Luckily, I have a brain! Because my site is all XHTML strict, that means that all my blog pages are a XML document, meaning if I just fiddle with my blogger template a little so I can identify the div that has the content of my blog post in it, I can use asp.net to parse all of my static blog post pages, pull out the relevant content, pass it through the Yahoo API, thus generating tags for each post, organise the tags and produce a tag cloud, and stick it on my site, brilliant! I've then got full control, no adverts, no other sites required. Obviously I will need to setup an word exclusion list so any tags the Yahoo API comes up with that aren't relevant, I can block.

So, any comments, has anyone else already done this with a Blogger blog, and any potential downfalls you can see to my method?

So that was the first idea, the second is to use the Yahoo API to train an rss reader to only show me posts that I want to read. This is a trickier problem to develop. Essentially I will need a custom rss reader, that will not only display posts for me, but will also pass it through the Yahoo API to determine the main content of the post.

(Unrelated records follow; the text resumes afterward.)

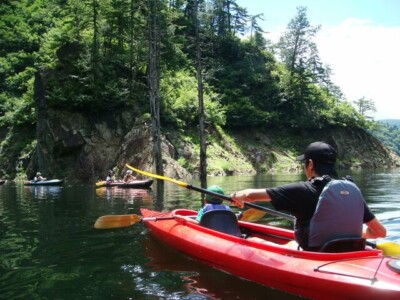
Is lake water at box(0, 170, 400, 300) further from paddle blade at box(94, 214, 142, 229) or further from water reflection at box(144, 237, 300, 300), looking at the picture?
paddle blade at box(94, 214, 142, 229)

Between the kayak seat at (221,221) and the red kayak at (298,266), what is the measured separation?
20 cm

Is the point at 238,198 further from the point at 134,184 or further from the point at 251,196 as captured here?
the point at 134,184

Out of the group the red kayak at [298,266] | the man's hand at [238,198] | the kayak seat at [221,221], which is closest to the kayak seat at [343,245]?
the red kayak at [298,266]

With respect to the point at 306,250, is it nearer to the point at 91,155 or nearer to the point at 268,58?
the point at 91,155

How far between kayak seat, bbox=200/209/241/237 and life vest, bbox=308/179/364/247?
2382mm

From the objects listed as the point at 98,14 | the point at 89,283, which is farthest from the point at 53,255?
the point at 98,14

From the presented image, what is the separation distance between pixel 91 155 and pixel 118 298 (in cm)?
2445

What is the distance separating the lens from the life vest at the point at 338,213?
4312 millimetres

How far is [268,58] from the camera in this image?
48.1 metres

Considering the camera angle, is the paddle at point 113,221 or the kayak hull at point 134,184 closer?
the paddle at point 113,221

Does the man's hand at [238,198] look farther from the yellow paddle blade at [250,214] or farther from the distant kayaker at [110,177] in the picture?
the distant kayaker at [110,177]

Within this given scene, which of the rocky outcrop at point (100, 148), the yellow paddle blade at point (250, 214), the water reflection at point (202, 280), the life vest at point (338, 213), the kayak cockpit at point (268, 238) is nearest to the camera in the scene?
the life vest at point (338, 213)

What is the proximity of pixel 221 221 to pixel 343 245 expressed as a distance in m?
2.60

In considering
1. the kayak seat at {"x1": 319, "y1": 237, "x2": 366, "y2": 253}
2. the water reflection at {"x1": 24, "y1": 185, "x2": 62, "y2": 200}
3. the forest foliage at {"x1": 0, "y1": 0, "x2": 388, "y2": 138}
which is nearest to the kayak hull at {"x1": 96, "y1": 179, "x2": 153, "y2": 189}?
the water reflection at {"x1": 24, "y1": 185, "x2": 62, "y2": 200}
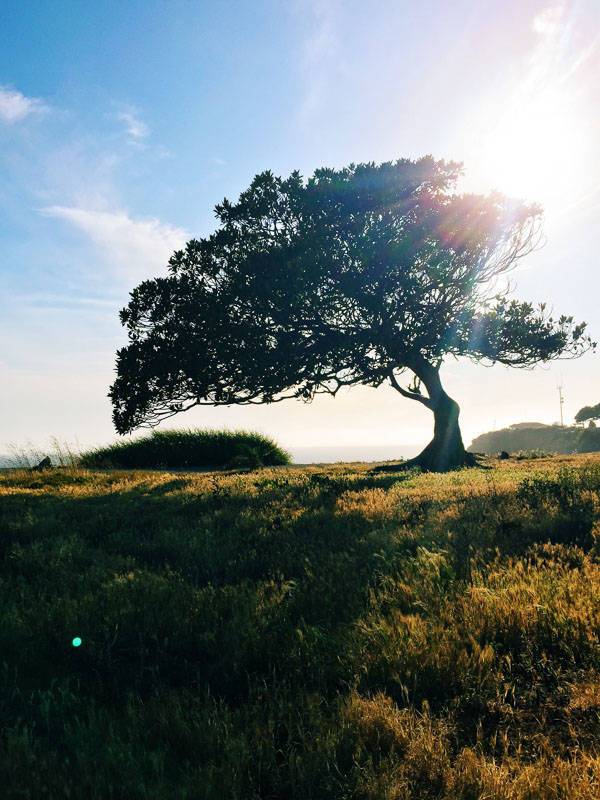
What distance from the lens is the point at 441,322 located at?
79.7ft

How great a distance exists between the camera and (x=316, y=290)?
2339 centimetres

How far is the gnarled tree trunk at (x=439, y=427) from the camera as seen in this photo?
26609mm

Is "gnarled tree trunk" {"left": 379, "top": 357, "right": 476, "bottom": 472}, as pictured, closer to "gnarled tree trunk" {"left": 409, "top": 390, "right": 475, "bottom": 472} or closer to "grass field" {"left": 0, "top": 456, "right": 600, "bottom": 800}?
"gnarled tree trunk" {"left": 409, "top": 390, "right": 475, "bottom": 472}

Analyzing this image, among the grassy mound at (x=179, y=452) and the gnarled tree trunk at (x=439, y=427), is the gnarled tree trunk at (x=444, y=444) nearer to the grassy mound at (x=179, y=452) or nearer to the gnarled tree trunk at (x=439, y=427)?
the gnarled tree trunk at (x=439, y=427)

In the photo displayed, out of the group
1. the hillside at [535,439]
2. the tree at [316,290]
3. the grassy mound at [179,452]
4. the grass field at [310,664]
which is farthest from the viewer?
the hillside at [535,439]

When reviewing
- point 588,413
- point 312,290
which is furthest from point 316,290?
point 588,413

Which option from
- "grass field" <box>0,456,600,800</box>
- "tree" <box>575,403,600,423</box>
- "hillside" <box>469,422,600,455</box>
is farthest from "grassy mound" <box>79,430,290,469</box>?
"tree" <box>575,403,600,423</box>

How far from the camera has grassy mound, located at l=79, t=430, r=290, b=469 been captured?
28625 millimetres

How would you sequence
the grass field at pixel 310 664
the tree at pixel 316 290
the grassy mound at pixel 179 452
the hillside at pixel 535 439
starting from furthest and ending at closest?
1. the hillside at pixel 535 439
2. the grassy mound at pixel 179 452
3. the tree at pixel 316 290
4. the grass field at pixel 310 664

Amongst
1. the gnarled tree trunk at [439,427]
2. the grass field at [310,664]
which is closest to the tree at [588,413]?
the gnarled tree trunk at [439,427]

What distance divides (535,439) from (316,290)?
10043 centimetres

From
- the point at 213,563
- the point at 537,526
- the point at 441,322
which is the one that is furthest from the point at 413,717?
the point at 441,322

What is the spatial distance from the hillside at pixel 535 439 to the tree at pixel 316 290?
7067 centimetres

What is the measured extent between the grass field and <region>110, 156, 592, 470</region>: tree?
15.8 meters
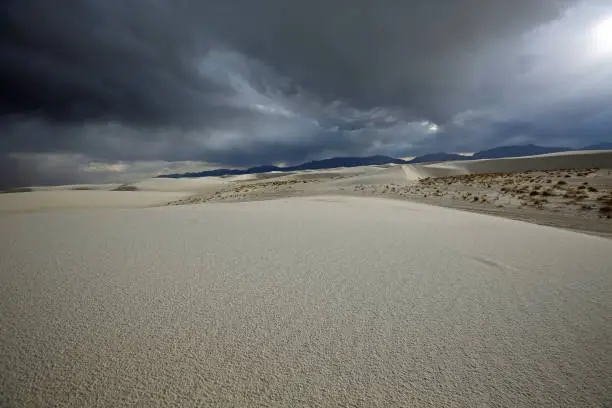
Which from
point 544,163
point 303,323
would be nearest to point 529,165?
point 544,163

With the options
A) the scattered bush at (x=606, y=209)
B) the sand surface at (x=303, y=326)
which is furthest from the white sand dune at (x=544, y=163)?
the sand surface at (x=303, y=326)

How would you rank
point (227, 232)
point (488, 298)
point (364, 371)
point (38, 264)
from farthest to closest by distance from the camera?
point (227, 232) < point (38, 264) < point (488, 298) < point (364, 371)

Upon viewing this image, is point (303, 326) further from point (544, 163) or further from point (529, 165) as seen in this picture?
point (544, 163)

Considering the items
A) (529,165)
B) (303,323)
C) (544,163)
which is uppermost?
(303,323)

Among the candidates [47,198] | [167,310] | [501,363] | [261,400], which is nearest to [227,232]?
[167,310]

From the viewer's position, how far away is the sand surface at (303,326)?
1.74 m

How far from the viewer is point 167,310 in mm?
2674

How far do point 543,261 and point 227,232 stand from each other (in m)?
6.02

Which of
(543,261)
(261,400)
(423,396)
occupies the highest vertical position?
(261,400)

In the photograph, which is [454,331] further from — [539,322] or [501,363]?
[539,322]

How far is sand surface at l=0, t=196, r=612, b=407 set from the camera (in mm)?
1735

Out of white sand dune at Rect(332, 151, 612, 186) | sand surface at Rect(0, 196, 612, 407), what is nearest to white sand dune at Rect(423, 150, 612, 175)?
white sand dune at Rect(332, 151, 612, 186)

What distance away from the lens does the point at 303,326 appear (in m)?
2.44

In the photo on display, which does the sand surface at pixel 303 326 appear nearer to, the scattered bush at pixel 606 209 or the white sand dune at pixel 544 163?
the scattered bush at pixel 606 209
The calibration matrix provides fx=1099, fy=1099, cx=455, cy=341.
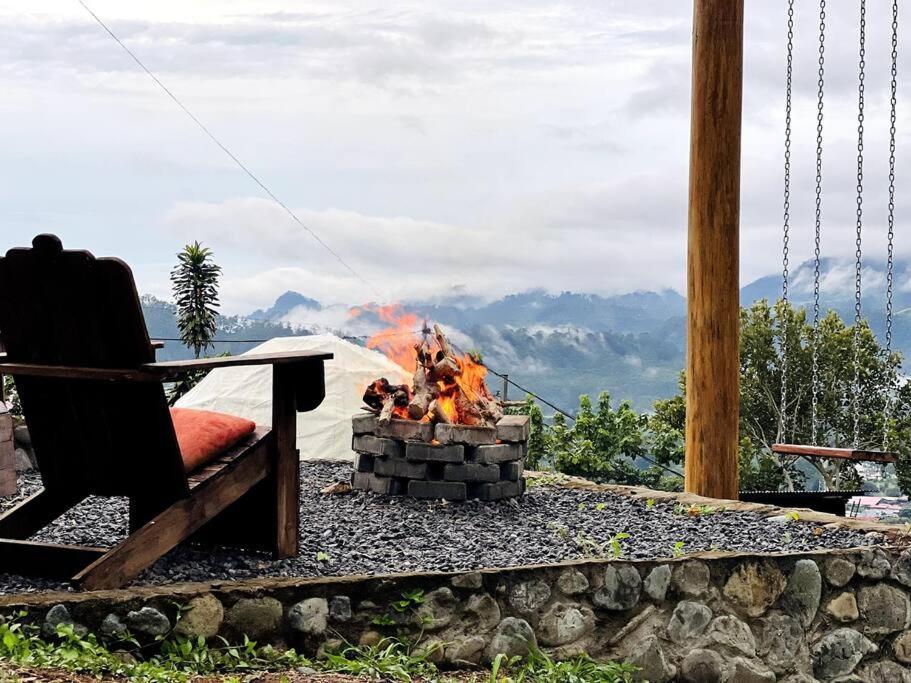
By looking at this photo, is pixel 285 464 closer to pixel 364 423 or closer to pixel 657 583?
Answer: pixel 364 423

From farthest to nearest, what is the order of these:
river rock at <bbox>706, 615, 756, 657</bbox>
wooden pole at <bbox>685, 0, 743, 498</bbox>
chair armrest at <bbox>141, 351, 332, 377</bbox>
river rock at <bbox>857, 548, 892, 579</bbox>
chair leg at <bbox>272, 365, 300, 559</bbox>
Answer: wooden pole at <bbox>685, 0, 743, 498</bbox> < river rock at <bbox>857, 548, 892, 579</bbox> < river rock at <bbox>706, 615, 756, 657</bbox> < chair leg at <bbox>272, 365, 300, 559</bbox> < chair armrest at <bbox>141, 351, 332, 377</bbox>

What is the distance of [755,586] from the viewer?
4750 mm

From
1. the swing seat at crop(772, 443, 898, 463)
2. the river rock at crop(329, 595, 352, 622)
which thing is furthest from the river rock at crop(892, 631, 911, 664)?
the river rock at crop(329, 595, 352, 622)

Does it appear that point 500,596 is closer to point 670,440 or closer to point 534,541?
point 534,541

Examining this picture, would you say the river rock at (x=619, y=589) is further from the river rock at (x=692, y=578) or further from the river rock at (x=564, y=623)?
the river rock at (x=692, y=578)

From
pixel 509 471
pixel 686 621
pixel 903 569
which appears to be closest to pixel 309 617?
pixel 686 621

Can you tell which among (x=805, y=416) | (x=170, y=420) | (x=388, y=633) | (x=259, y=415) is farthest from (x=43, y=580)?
(x=805, y=416)

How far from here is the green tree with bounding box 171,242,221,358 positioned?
1188cm

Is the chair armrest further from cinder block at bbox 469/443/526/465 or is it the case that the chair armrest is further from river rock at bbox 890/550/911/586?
river rock at bbox 890/550/911/586

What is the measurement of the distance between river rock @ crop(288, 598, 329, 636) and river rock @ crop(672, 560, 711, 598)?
1.50 m

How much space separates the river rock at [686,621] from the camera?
15.1ft

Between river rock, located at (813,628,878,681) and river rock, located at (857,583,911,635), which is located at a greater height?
river rock, located at (857,583,911,635)

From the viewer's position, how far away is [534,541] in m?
4.93

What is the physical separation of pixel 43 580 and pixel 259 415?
4958mm
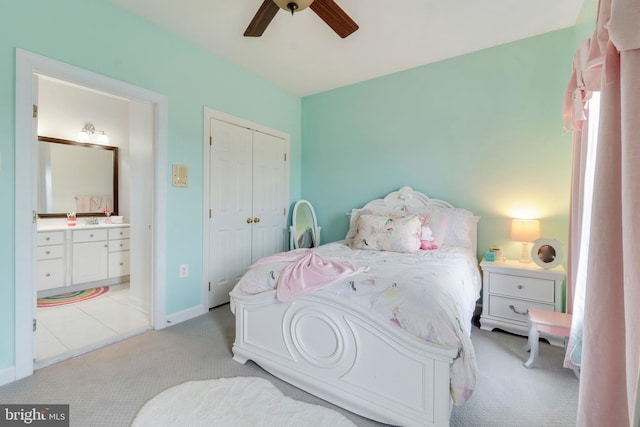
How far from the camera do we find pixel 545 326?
193cm

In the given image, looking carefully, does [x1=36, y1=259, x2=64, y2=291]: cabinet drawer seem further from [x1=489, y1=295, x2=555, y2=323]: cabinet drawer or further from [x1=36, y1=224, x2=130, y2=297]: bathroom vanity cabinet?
[x1=489, y1=295, x2=555, y2=323]: cabinet drawer

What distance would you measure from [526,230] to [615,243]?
1.89m

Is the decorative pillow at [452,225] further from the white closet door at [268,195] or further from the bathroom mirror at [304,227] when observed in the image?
the white closet door at [268,195]

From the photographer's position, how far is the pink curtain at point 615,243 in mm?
746

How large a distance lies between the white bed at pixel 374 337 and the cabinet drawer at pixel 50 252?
2.86 m

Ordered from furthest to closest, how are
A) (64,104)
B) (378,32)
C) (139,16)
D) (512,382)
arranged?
(64,104)
(378,32)
(139,16)
(512,382)

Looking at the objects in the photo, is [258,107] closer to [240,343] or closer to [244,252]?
[244,252]

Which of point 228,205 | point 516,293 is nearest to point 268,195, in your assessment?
point 228,205

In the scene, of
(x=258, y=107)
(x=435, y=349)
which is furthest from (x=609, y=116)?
(x=258, y=107)

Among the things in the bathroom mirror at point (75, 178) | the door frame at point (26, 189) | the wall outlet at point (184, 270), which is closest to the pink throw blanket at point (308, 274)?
→ the wall outlet at point (184, 270)

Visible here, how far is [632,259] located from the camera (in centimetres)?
73

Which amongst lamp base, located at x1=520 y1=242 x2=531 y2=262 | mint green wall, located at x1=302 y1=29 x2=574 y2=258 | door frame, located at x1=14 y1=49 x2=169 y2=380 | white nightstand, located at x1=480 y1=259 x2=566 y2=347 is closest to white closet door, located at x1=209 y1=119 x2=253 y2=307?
mint green wall, located at x1=302 y1=29 x2=574 y2=258

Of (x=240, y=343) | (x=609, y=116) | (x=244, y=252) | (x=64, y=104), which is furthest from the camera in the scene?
(x=64, y=104)

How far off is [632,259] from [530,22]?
2.65 metres
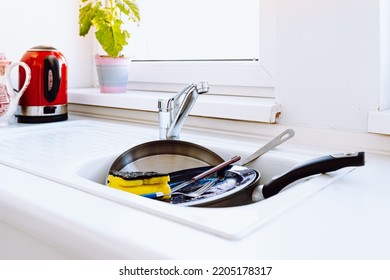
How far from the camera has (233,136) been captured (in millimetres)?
1058

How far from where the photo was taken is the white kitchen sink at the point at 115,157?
49cm

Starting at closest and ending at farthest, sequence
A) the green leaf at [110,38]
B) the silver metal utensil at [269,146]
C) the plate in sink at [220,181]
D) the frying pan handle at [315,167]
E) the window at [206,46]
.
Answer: the frying pan handle at [315,167] < the plate in sink at [220,181] < the silver metal utensil at [269,146] < the window at [206,46] < the green leaf at [110,38]

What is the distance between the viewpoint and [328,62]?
35.3 inches

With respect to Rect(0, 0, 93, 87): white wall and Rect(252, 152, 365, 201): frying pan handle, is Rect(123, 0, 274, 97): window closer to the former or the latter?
Rect(0, 0, 93, 87): white wall

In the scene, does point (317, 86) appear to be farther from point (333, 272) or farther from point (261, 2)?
point (333, 272)

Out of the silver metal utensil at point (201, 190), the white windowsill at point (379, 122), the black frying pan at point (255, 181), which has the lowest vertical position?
the silver metal utensil at point (201, 190)

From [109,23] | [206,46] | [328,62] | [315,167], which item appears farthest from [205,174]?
[109,23]

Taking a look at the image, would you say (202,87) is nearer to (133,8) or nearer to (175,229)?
(175,229)

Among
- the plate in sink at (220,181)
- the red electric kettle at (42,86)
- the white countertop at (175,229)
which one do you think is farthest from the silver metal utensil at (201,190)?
the red electric kettle at (42,86)

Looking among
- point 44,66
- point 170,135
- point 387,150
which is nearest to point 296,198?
point 387,150

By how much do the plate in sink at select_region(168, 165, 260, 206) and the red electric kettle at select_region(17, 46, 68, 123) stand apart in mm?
572

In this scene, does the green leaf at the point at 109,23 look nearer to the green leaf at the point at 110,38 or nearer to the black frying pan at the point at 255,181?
the green leaf at the point at 110,38

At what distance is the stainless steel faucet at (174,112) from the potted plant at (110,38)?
477 mm

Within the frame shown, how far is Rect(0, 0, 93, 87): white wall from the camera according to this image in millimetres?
1397
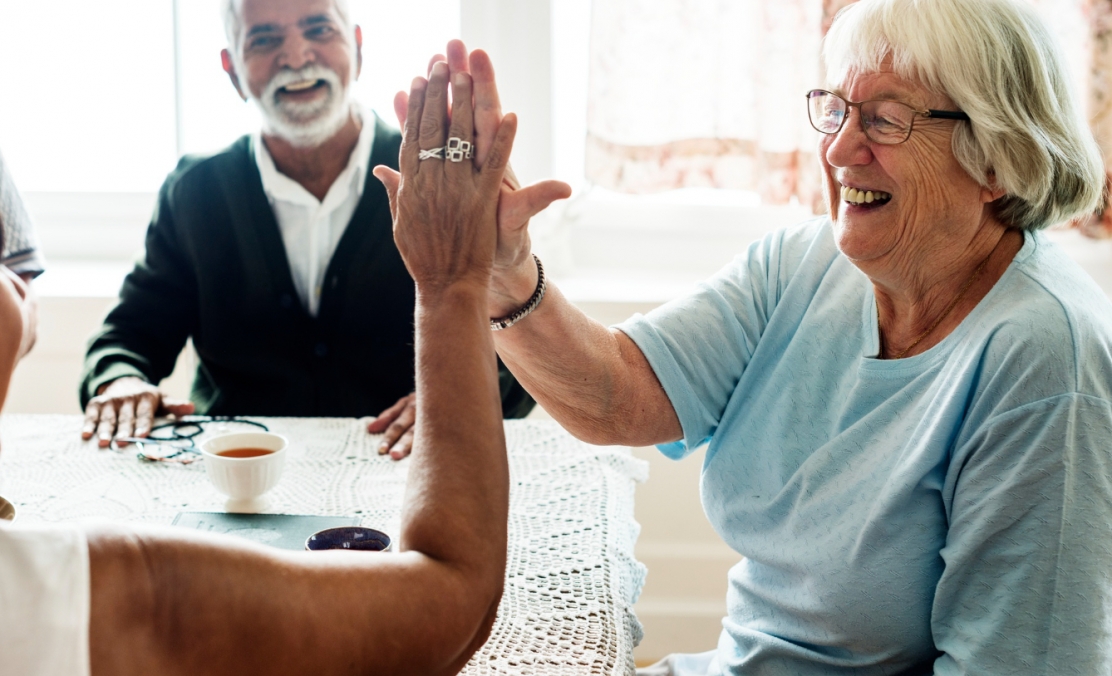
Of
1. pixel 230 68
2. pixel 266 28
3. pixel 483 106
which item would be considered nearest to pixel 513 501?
pixel 483 106

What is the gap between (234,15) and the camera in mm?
2285

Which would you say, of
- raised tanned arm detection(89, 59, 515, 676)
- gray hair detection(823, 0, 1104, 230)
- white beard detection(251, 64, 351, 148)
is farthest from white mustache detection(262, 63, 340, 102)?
gray hair detection(823, 0, 1104, 230)

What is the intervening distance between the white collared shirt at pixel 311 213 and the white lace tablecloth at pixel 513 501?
57 centimetres

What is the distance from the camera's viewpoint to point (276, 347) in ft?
7.26

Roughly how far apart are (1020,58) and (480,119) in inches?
24.1

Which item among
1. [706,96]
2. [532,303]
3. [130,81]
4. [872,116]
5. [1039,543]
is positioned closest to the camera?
[1039,543]

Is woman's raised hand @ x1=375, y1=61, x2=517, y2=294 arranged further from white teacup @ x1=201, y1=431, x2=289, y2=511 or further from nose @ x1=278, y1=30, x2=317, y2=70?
nose @ x1=278, y1=30, x2=317, y2=70

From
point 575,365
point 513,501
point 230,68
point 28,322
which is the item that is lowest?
point 513,501

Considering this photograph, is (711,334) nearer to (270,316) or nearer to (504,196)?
(504,196)

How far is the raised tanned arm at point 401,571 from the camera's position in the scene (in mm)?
669

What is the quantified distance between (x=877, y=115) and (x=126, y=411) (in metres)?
1.33

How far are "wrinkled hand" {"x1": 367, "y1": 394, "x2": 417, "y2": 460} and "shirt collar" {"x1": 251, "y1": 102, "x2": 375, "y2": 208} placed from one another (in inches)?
27.3

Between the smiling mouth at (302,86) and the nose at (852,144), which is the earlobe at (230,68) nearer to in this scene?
the smiling mouth at (302,86)

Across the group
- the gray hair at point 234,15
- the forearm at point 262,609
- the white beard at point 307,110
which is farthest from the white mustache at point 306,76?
the forearm at point 262,609
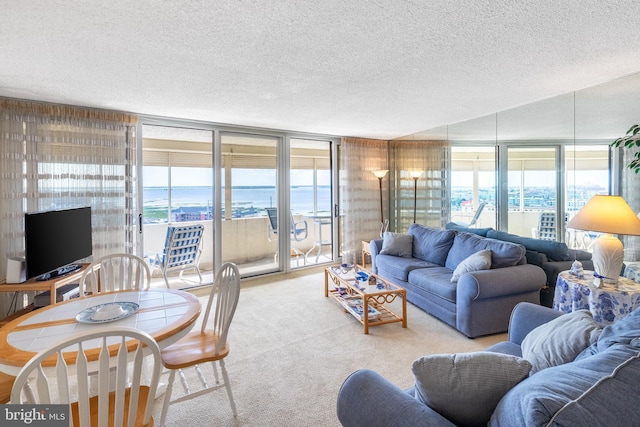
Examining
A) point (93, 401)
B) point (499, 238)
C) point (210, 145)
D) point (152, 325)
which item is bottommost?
point (93, 401)

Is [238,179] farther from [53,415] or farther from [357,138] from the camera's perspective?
[53,415]

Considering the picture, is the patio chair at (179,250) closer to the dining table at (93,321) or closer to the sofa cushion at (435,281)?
the dining table at (93,321)

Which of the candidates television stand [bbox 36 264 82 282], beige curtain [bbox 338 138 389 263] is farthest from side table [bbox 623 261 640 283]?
Answer: television stand [bbox 36 264 82 282]

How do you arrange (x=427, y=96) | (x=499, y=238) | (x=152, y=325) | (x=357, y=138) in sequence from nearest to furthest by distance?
(x=152, y=325)
(x=427, y=96)
(x=499, y=238)
(x=357, y=138)

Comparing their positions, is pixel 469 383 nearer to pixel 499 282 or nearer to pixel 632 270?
pixel 499 282

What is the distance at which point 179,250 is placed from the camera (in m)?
4.36

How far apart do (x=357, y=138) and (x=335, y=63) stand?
143 inches

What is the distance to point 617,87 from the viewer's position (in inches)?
115

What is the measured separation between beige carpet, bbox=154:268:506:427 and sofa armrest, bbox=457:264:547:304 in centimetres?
44

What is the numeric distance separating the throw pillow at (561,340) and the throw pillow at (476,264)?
1577 millimetres

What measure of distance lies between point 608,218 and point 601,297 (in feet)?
1.99

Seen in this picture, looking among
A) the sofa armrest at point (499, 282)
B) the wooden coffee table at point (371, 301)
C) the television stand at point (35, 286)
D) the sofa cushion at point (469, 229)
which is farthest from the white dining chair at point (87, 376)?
the sofa cushion at point (469, 229)

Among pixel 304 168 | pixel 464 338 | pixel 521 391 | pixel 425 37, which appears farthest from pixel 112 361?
pixel 304 168

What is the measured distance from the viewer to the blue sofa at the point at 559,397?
0.80 meters
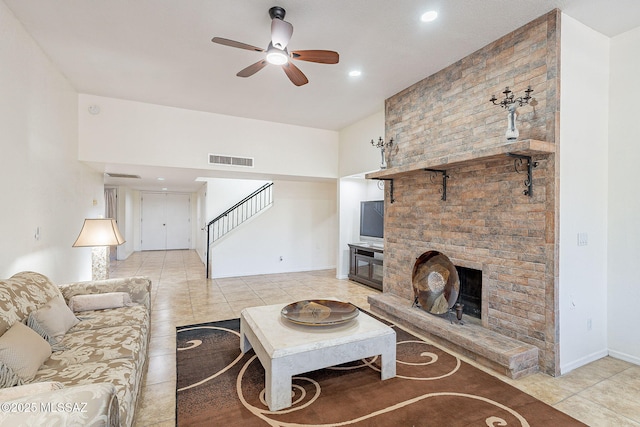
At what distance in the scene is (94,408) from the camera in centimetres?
113

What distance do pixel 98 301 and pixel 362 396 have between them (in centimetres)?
251

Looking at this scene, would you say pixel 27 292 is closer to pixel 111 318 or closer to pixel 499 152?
pixel 111 318

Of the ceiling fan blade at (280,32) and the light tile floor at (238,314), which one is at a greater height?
Result: the ceiling fan blade at (280,32)

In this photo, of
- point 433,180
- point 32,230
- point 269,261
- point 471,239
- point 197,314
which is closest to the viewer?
point 32,230

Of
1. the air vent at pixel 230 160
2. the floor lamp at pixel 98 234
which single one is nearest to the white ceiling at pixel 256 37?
the air vent at pixel 230 160

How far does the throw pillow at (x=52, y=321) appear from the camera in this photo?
2.08 metres

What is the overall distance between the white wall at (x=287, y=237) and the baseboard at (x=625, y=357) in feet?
15.8

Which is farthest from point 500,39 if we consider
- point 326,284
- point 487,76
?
point 326,284

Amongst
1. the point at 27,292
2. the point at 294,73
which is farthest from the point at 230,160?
the point at 27,292

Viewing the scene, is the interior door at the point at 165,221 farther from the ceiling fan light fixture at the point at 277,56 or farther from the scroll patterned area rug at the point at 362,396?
the ceiling fan light fixture at the point at 277,56

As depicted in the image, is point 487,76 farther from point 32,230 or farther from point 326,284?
point 32,230

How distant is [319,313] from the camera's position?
8.93 ft

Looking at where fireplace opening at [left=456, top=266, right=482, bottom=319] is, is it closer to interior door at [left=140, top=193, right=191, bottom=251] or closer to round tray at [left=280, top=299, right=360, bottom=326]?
round tray at [left=280, top=299, right=360, bottom=326]

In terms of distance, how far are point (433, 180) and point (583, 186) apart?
1448 mm
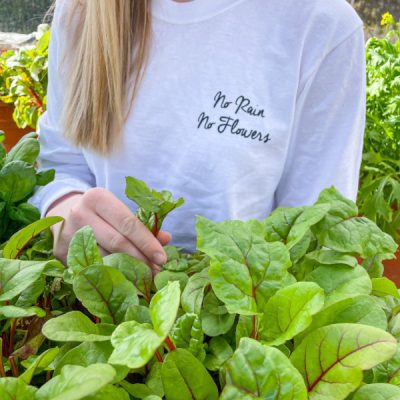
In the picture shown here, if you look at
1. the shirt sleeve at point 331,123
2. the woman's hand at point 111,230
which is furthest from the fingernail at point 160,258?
the shirt sleeve at point 331,123

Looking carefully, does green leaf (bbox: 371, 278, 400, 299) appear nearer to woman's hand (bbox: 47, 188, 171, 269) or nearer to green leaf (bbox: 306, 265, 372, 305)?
green leaf (bbox: 306, 265, 372, 305)

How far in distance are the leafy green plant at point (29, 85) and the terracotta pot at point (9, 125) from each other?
62 mm

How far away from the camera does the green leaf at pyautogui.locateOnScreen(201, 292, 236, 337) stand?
368mm

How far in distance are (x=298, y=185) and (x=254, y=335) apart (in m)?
0.58

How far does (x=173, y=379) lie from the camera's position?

Over time I can tell it which posts I'm reading, and which I'm not, and thus it can be trained to spot the keywords in posts I read, and ones I don't. Once I've got that nailed down, then each feed I subscribe to I can pass through my intelligent filter, and then only get to read the posts I am interested in. Any that are filtered out I could screen, and if needs be the post added to the keyword filter. And any I read that I don't want I can then remove from the keyword filter. Essentially it then means that whilst an rss feed is generally specialised, I can specialise it even more to my particular taste, with the filter training itself.

So again, not a bad idea I think, but do you think its useful, have you seen something similar elsewhere? Let me know your thoughts!

Watch this space and see what I turn out next!!